THE RECORDS:
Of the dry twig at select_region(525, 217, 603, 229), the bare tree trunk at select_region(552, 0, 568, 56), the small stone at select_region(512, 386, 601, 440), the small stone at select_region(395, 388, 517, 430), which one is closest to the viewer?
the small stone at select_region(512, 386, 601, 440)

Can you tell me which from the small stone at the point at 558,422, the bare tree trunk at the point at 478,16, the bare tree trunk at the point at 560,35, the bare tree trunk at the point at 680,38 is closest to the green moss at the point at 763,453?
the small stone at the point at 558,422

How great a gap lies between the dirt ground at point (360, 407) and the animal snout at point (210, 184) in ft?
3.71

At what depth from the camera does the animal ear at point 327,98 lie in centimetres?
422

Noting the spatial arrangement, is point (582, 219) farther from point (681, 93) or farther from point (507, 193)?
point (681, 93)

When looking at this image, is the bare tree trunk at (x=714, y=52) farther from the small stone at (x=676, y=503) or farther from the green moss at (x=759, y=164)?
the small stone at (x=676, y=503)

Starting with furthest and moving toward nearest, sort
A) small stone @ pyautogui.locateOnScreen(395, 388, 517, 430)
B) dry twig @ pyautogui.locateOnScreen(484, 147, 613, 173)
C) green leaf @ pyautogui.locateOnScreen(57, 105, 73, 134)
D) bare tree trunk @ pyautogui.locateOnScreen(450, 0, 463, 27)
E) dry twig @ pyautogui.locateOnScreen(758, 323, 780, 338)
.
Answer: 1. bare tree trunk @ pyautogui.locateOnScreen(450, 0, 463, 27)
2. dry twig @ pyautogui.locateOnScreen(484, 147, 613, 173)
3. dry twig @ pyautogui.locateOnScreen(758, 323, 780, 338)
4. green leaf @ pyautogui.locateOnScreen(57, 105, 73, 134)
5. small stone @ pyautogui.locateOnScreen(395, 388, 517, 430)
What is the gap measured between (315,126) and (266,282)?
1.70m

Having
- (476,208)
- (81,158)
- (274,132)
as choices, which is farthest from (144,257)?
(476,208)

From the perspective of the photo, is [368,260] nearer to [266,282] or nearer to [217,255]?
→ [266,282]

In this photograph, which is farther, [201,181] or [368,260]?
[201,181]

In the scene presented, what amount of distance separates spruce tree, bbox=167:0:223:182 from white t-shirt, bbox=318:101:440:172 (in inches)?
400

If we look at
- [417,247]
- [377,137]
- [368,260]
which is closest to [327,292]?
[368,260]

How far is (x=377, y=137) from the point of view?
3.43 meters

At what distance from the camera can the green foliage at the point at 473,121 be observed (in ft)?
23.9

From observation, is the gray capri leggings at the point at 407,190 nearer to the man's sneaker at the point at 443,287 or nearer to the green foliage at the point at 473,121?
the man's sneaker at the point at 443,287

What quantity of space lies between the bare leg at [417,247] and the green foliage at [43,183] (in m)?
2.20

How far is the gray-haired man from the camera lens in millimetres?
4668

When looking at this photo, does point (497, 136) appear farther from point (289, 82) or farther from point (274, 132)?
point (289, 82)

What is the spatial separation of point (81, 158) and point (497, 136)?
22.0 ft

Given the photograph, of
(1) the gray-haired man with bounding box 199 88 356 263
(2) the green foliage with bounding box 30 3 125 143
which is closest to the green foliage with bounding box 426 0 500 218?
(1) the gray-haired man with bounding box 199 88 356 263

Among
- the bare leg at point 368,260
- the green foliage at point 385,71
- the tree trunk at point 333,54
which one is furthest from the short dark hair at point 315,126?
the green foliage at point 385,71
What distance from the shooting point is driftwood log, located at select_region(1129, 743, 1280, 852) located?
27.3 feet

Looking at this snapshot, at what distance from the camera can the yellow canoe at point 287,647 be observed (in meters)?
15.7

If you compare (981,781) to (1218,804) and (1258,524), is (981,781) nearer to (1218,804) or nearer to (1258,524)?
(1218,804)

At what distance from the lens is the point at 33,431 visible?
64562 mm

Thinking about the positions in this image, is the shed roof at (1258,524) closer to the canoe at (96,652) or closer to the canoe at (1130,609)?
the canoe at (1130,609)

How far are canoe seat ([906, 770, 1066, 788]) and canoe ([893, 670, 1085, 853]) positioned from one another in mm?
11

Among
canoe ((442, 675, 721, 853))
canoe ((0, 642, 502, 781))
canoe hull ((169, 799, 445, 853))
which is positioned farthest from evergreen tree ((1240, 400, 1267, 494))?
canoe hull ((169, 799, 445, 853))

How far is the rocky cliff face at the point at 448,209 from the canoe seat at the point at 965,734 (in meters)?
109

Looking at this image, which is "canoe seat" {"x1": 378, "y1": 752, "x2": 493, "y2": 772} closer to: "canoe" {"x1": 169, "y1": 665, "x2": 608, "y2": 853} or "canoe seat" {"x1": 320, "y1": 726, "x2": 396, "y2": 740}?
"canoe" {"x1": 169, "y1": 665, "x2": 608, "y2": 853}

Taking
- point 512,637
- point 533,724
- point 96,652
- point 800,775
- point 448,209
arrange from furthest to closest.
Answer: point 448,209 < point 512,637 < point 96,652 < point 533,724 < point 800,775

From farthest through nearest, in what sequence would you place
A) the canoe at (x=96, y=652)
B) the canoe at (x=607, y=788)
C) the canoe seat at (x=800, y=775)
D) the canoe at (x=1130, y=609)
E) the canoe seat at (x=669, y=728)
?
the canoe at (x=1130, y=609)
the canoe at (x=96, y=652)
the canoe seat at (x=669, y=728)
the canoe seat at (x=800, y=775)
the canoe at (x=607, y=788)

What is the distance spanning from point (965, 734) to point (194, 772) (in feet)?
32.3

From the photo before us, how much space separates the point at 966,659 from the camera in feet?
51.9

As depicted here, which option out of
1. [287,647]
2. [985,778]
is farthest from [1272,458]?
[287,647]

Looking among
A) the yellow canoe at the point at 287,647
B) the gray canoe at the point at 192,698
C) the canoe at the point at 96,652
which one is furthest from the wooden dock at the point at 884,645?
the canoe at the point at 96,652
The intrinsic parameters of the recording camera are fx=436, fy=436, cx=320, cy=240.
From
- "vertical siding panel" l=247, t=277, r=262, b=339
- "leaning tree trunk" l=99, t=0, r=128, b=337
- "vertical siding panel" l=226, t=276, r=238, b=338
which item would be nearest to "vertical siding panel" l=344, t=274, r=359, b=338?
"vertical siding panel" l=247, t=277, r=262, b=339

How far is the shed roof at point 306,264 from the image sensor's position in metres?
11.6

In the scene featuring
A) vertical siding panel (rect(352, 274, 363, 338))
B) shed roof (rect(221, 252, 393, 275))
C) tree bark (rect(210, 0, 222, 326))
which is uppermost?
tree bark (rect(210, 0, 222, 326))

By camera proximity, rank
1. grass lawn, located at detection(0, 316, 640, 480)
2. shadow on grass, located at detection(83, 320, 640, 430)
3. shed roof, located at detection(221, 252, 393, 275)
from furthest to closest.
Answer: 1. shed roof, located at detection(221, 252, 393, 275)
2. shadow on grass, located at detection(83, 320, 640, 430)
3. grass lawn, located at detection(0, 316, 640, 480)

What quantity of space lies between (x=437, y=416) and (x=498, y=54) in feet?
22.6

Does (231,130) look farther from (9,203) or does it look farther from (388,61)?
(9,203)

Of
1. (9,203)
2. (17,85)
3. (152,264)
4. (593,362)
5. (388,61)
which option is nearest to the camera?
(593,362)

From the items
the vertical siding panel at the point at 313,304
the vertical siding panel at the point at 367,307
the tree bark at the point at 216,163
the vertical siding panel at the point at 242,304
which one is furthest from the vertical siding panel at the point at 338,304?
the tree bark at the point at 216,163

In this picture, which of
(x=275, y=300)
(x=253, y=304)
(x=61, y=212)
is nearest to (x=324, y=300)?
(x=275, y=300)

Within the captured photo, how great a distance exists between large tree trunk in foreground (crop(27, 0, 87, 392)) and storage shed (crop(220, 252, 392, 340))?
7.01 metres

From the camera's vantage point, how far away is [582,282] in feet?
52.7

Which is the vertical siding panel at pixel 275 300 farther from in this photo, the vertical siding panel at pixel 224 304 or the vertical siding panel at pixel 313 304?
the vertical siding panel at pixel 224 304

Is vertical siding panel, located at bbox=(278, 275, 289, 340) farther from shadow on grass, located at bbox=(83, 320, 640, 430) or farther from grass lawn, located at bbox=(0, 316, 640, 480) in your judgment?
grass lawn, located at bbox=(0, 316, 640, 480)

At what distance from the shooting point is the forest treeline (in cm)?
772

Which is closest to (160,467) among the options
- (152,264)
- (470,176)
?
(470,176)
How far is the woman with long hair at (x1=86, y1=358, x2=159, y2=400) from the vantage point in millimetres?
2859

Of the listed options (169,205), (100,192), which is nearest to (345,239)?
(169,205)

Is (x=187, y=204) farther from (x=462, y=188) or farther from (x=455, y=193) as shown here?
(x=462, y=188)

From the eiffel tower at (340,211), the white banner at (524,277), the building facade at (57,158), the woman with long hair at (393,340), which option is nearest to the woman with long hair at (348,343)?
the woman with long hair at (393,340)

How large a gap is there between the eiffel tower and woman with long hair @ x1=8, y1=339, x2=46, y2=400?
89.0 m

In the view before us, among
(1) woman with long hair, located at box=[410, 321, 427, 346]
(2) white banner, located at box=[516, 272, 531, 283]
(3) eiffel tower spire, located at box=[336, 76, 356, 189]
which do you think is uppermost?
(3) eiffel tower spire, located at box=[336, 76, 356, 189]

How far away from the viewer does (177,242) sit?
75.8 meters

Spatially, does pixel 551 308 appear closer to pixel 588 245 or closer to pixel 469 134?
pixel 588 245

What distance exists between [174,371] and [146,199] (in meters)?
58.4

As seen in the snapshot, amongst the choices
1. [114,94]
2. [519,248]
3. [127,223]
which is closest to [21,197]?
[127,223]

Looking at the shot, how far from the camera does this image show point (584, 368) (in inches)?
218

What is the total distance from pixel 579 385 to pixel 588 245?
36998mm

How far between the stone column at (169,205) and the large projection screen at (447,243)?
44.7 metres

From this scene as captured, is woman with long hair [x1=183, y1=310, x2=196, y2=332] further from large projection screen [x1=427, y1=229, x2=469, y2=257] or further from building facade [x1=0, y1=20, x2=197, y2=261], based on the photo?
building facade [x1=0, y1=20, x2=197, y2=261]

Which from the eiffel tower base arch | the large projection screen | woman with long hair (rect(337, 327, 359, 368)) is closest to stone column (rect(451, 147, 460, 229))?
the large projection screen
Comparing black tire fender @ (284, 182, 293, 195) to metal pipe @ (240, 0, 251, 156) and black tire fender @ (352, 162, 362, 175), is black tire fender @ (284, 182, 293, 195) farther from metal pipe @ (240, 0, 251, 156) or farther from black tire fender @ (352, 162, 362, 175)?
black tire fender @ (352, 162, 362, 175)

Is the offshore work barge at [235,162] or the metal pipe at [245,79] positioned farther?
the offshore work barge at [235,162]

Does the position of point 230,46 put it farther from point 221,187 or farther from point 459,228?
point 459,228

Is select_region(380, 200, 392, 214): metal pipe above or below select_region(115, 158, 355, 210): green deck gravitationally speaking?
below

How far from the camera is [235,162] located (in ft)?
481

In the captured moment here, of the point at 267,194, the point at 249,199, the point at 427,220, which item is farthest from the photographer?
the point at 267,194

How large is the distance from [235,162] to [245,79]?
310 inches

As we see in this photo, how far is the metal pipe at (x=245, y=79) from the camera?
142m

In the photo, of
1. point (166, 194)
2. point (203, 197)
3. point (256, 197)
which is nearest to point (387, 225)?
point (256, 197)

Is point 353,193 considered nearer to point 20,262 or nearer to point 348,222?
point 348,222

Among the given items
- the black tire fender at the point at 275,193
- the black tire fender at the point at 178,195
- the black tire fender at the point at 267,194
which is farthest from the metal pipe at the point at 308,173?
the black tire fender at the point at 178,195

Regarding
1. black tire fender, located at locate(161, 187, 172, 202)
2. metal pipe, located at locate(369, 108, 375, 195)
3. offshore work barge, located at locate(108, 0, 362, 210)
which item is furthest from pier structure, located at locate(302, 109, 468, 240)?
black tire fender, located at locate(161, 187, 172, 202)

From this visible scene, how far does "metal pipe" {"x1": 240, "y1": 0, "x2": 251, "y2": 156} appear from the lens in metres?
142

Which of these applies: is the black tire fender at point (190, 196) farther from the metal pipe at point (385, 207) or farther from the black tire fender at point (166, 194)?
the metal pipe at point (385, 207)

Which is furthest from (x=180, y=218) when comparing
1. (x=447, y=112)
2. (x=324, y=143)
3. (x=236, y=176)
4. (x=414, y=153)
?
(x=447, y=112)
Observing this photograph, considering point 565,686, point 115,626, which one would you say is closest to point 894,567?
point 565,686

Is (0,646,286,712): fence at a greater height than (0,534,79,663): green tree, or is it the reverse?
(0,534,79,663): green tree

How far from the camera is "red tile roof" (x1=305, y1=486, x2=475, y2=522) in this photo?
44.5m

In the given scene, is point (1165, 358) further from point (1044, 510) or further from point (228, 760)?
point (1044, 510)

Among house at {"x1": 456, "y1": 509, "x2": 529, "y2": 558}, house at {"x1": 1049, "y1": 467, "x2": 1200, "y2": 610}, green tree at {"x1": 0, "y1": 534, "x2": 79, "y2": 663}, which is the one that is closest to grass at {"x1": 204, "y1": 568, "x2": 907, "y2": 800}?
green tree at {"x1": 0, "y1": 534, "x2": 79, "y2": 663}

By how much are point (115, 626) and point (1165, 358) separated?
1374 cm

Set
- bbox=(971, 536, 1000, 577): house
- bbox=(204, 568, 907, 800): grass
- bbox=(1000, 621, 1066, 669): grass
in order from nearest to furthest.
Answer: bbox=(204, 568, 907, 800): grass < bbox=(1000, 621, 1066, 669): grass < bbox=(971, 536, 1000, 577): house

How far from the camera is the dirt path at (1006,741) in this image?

GIVEN INSTRUCTION: Output the line containing "In the given" and all lines after it to the end of the records, exactly as given.

EXERCISE SOLUTION:
In the given scene, is point (1165, 358) further from point (1044, 510) or further from point (228, 760)?
point (1044, 510)

Among house at {"x1": 456, "y1": 509, "x2": 529, "y2": 558}, house at {"x1": 1049, "y1": 467, "x2": 1200, "y2": 610}, green tree at {"x1": 0, "y1": 534, "x2": 79, "y2": 663}, which is the one that is closest to grass at {"x1": 204, "y1": 568, "x2": 907, "y2": 800}?
green tree at {"x1": 0, "y1": 534, "x2": 79, "y2": 663}

By how much are point (115, 626) and point (1165, 358) separated?
1374 cm

Set
- bbox=(971, 536, 1000, 577): house
- bbox=(204, 568, 907, 800): grass
- bbox=(1000, 621, 1066, 669): grass
in order from nearest to furthest.
Answer: bbox=(204, 568, 907, 800): grass < bbox=(1000, 621, 1066, 669): grass < bbox=(971, 536, 1000, 577): house

How far from the camera is the dirt path at (1006,741) in this image?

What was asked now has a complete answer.